Двигаясь максимально спокойно и собранно, бурая поспешила удалиться в душ. Я же, не имея сил отвести от нее взгляд и подобно безумцу следя за каждым движением, остался ждать в спальне, представляя себе, как Лена моется. К несчастью, девушка, явно выбитая из колеи моим состоянием, забыла прихватить одежду. Когда она с немой просьбой о прощении во взгляде, завернутая лишь в полотенце, проскользнула в комнату, чтобы выхватить что-то из шкафа и тут же вновь исчезнуть за дверями ванны, я… потрясенно осознал, что разгулявшиеся волчьи гормоны сыграли и со мной скверную шутку.
Стоило двери за Леной захлопнуться, как я со всей дури треснулся затылком о стену позади.
«Я ее хочу!» — этот факт вместе с волной внезапно нахлынувшего желания стал для меня еще одной проблемой. Нет мне спасения и в человеческой ипостаси…
Зверь хоть и поутих, но я чувствовал, что он в любой момент готов встрепенуться, вновь кинувшись в сражение со мной. Поэтому старался ситуацию не накалять, неотступно следуя за девушкой. Возможность насытиться принял с благодарностью: энергозатраты за последние часы стали колоссальными. А Лена своей мягкой и чуткой заботой в какой уже раз поразила меня в самое сердце.

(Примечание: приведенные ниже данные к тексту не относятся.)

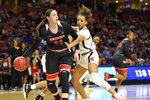 File-This March 6, 2020, file photo shows Georgia's Jenna Staiti (14) dribbling while defended by South Carolina's Mikiah Herbert-Harrigan during a quarterfinal match at the Southeastern women's NCAA college basketball tournament in Greenville, S.C. The Georgia Lady Bulldogs are back in the Top 25. Staiti leads the team in scoring at 14.2 points a game, but seven other players are averaging at least 5.5 points. Even more telling, 10 players are averaging double-digit minutes per night. (AP Photo/Richard Shiro, File)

«И почему все так несправедливо? Почему она — наверное, единственная волчица, с которой я не могу иметь никаких отношений?..» — мысль была невыносимо горькой.
Не мог я не пойти ей навстречу и не отпустить в университет. Да и в глубине души тешил свое самолюбие тем, что способен выдержать эту разлуку… по важной причине. Упорно держал себя в узде, сдерживая любое проявление той борьбы инстинктов и рассудка, которая бушевала в душе. Опасался, что девушка просто испугается меня и моего волка, если поймет, что происходит между нами.
Увы, стоило силуэту Елены раствориться в потоке студентов, как меня едва ли не физически потянуло следом. Волк сразу заволновался, опасаясь посягательств на самку со стороны других, а я… просто по-человечески опасался за ее безопасность — мы же на землях бурых. В общем, мы сошлись во мнении, что оставить Елену без присмотра не можем. Не привлекая к себе внимания, я дальней частью парка проскользнул ближе к учебному корпусу Волконской (меня от этой фамилии коробило) и затаился на скрытой зарослями ивы лавочке. Сосредоточенно принюхиваясь, вычленил такой желанный аромат бурой. Каково же было мое удивление, когда неожиданно я почувствовал, что ее аромат стал ощутимей — девушка приближалась! И… вместе с ней так раздражающий меня ее человеческий мужчина. Волк во мне мгновенно напрягся, с бешеной яростью реагируя даже на такого никчемного соперника.
Молодые люди неожиданно вышли из здания университета, болтая на ходу. Прислушиваясь к разговору, с удивлением узнал, что они намерены куда-то сейчас поехать… вдвоем! Гнев и инстинкт бойца взвились в волке одновременно, гигантская порция адреналина и ярости выплеснулась в кровь, разрушая все хрупкие барьеры моего контроля. Этот чужак увозил его бурую! Кажется, в этот момент и прорвало плотину моих титанических усилий по сохранению власти разума… Дальше ничего не помню, последнее, что запечатлелось в сознании, — разлетавшиеся в стороны лоскуты одежды.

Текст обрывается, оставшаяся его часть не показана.